Wherever a picture appears in the listing below, leave it out and reproduce the rest exactly.

Top of Input data

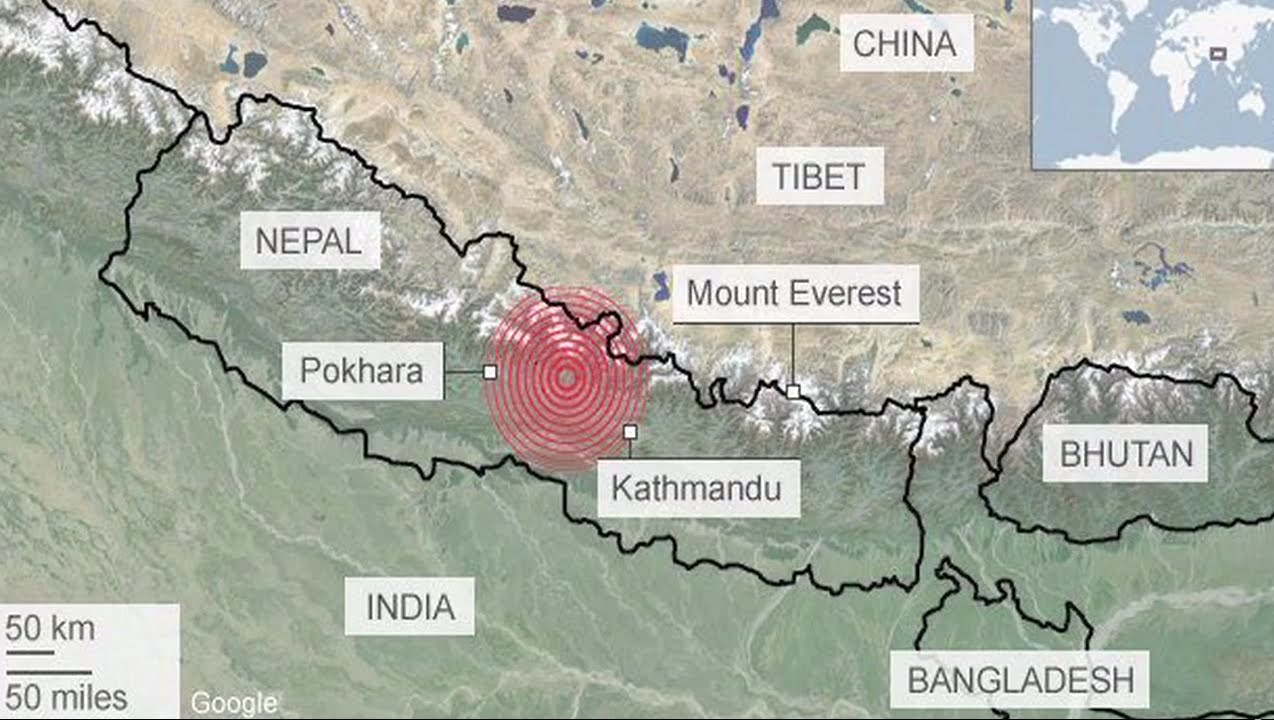 Real Nepal Earthquake Nepal Earthquake   Cctv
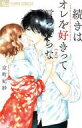 【エントリーでポイント10倍!(7月11日01:59まで!)】【中古】少女コミック 続きはオレを好きって言ったらな(2)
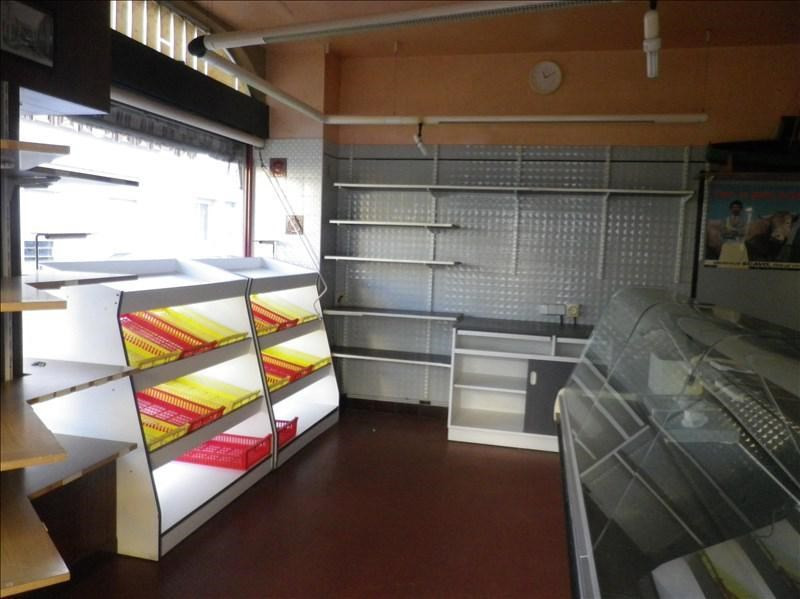 Vente local commercial Trignac 47960€ - Photo 3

Bottom of Input data

→ **Answer space**:
 Real Nepal Earthquake Nepal Earthquake   Cctv
 【エントリーでポイント10倍!(7月11日01:59まで!)】【中古】少女コミック 続きはオレを好きって言ったらな(2)
 Vente local commercial Trignac 47960€ - Photo 3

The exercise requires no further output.